▶ **Text passage**:
Re: Files lost after mds rebuild

Drunkard Zhang <gongfan193@xxxxxxxxx> · Wed, 21 Nov 2012 12:28:03 +0800

'

2012/11/21 Gregory Farnum <greg@xxxxxxxxxxx>:
> On Tue, Nov 20, 2012 at 1:25 AM, Drunkard Zhang <gongfan193@xxxxxxxxx> wrote:
>> 2012/11/20 Gregory Farnum <greg@xxxxxxxxxxx>:
>>> On Mon, Nov 19, 2012 at 7:55 AM, Drunkard Zhang <gongfan193@xxxxxxxxx> wrote:
>>>> I created a ceph cluster for test, here's mistake I made:
>>>> Add a second mds: mds.ab, executed 'ceph mds set_max_mds 2', then
>>>> removed the mds just added;
>>>> Then 'ceph mds set_max_mds 1', the first mds.aa crashed, and became laggy.
>>>> As I can't repair mds.aa, so did 'ceph mds newfs metadata data
>>>> --yes-i-really-mean-it';
>>>
>>> So this command is a mkfs sort of thing. It's deleted all the
>>> "allocation tables" and filesystem metadata in favor of new, empty
>>> ones. You should not run "--yes-i-really-mean-it" commands if you
>>> don't know exactly what the command is doing and why you're using it.
>>>
>>>> mds.aa was back, but 1TB data was in cluster lost, but disk space
>>>> still used, by 'ceps -s'.
>>>>
>>>> Is there any chance I can get my data back? If can't, how can I
>>>> retrieve back the disk space.
>>>
>>> There's not currently a great way to get that data back. With
>>> sufficient energy it could be re-constructed by looking through all
>>> the RADOS objects and putting something together.
>>> To retrieve the disk space, you'll want to delete the "data" and
>>> "metadata" RADOS pools. This will of course *eliminate* the data you
>>> have in your new filesystem, so grab that out first if there's
>>> anything there you care about. Then create the pools and run the newfs
>>> command again.
>>> Also, you've got the syntax wrong on that newfs command. You should be
>>> using pool IDs:
>>> "ceph mds newfs 1 0 --yes-i-really-mean-it"
>>> (Though these IDs may change after re-creating the pools.)
>>> -Greg
>>
>> I followed your instructions, but didn't success, 'ceph mds newfs 1 0
>> --yes-i-really-mean-it' changed nothing, do I have to delete all pools
>> I created first? why is this way? Confused.
>
> If you look below at your pools, you no longer have pool IDs 0 and 1.
> They were the old "data" and "metadata" pools that you just deleted.
> You will need to create new pools for the filesystem and use their
> IDs.

▶ **Actions to take**:
- A) Write out the portion of the Ceph mailing list thread that begins with the words containing "2012/11/21 Gregory Farnum" and ends with "and became laggy.".
- B) In the Ceph mailing list thread, which two RADOS pools does Greg say to delete to get the disk space back?
- C) Carry the Ceph mailing list thread on from its last sentence.
The items that come next are from a separate source.

Image-text web data

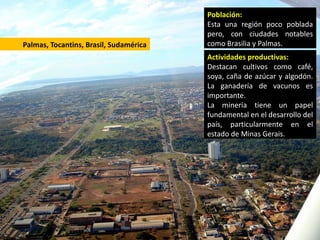 Población:
                                        Esta una región poco poblada
                                        pero, con ciudades notables
Palmas, Tocantins, Brasil, Sudamérica   como Brasilia y Palmas.
                                        Actividades productivas:
                                        Destacan cultivos como café,
                                        soya, caña de azúcar y algodón.
                                        La ganadería de vacunos es
                                        importante.
                                        La minería tiene un papel
                                        fundamental en el desarrollo del
                                        país, particularmente en el
                                        estado de Minas Gerais.
 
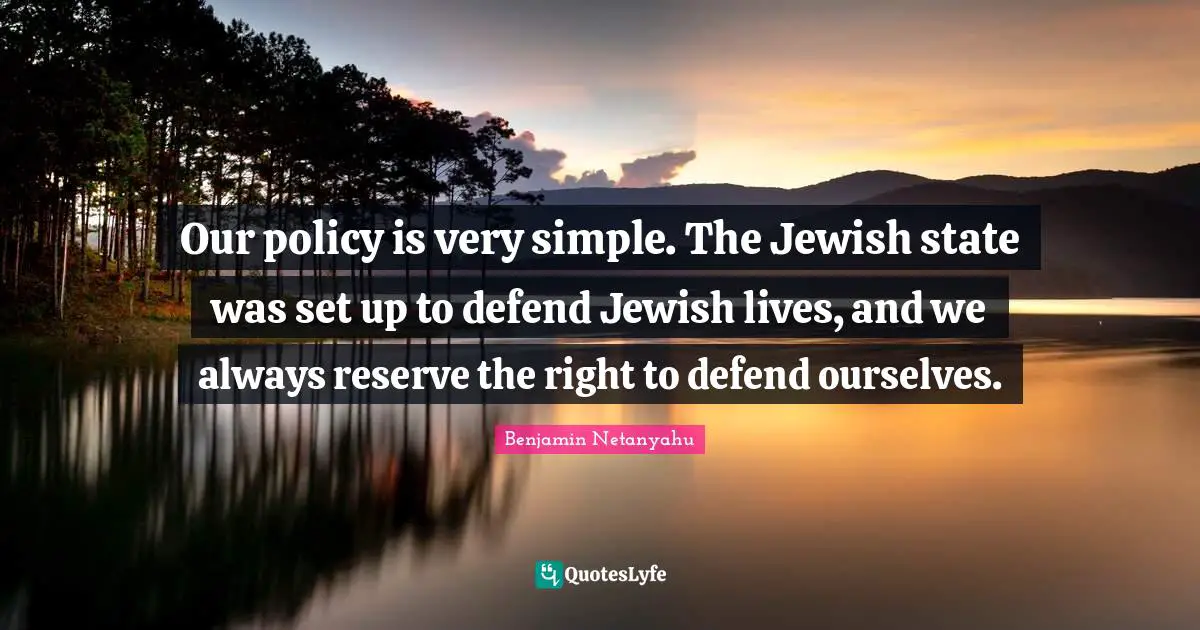 Our policy is very simple. The Jewish state was set up to defend Jewish lives, and we always reserve the right to defend ourselves.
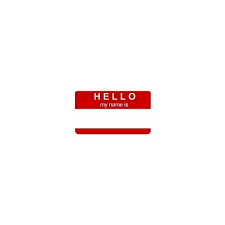 Print Blank Name Tags Hello My Name Is Joe Liked On Polyvore Featuring Text Quotes Backgrounds Random Fillers Phrase And Saying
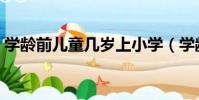 學齡前兒童幾歲上小學(學齡前兒童是幾歲)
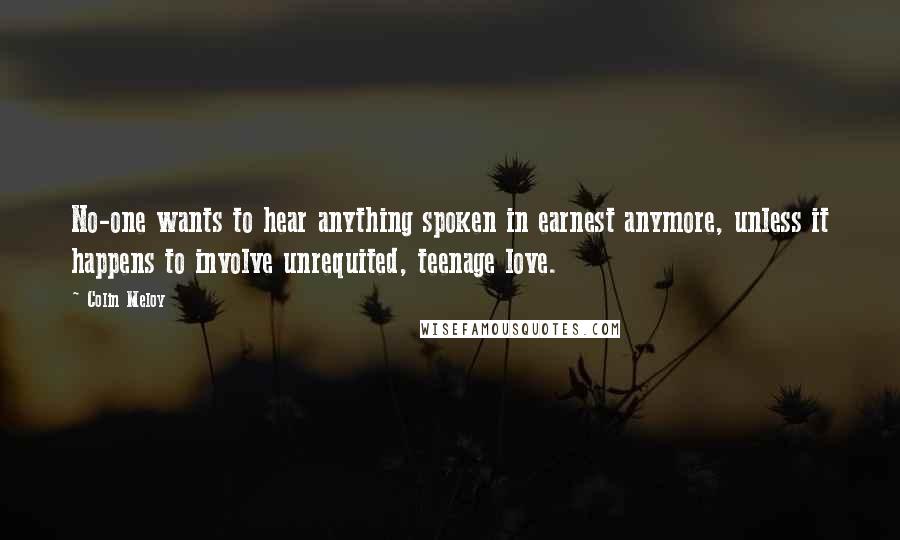 Colin Meloy Quotes: No-one wants to hear anything spoken in earnest anymore, unless it happens to involve unrequited, teenage love.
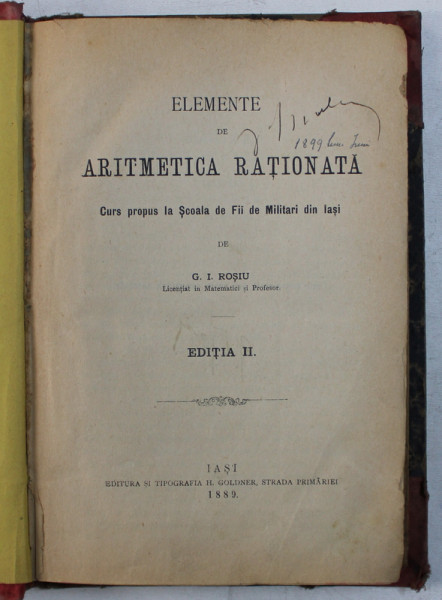 ELEMENTE DE ARITMETICA RATIONATA - CURS PROPUS LA SCOALA DE FII DE MILITARI DIN IASI de G. I. ROSU , 1889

▶ **Responses for each task**:
- A)
2012/11/21 Gregory Farnum <greg@xxxxxxxxxxx>:
> On Tue, Nov 20, 2012 at 1:25 AM, Drunkard Zhang <gongfan193@xxxxxxxxx> wrote:
>> 2012/11/20 Gregory Farnum <greg@xxxxxxxxxxx>:
>>> On Mon, Nov 19, 2012 at 7:55 AM, Drunkard Zhang <gongfan193@xxxxxxxxx> wrote:
>>>> I created a ceph cluster for test, here's mistake I made:
>>>> Add a second mds: mds.ab, executed 'ceph mds set_max_mds 2', then
>>>> removed the mds just added;
>>>> Then 'ceph mds set_max_mds 1', the first mds.aa crashed, and became laggy.

- B) The "data" and "metadata" pools.

- C)
>
I did it, but didn't successed:
log3 ~ # ceph mds newfs 1 0 --yes-i-really-mean-it
new fs with metadata pool 1 and data pool 0
log3 ~ # ceph osd dump | grep ^pool
pool 2 'rbd' rep size 2 crush_ruleset 2 object_hash rjenkins pg_num
320 pgp_num 320 last_change 1 owner 0
pool 3 'netflow' rep size 2 crush_ruleset 0 object_hash rjenkins
pg_num 8 pgp_num 8 last_change 1556 owner 0
pool 4 'audit' rep size 2 crush_ruleset 0 object_hash rjenkins pg_num
8 pgp_num 8 last_change 1558 owner 0
pool 5 'dns-trend' rep size 2 crush_ruleset 0 object_hash rjenkins
pg_num 8 pgp_num 8 last_change 1561 owner 0

do I have to delete all pool [345] before recreate mds?

>> While testing, I found that the default pool is parent of all pools I
>> created later, right? So, delete the default 'data' pool also deleted
>> data belongs to other pools, is this true?
>
> No, absolutely not. There is no relationship between different RADOS
> pools. If you've been using the cephfs tool to place some filesystem
> data in different pools then your configuration is a little more
> complicated (have you done that?), but deleting one pool is never
> going to remove data from the others.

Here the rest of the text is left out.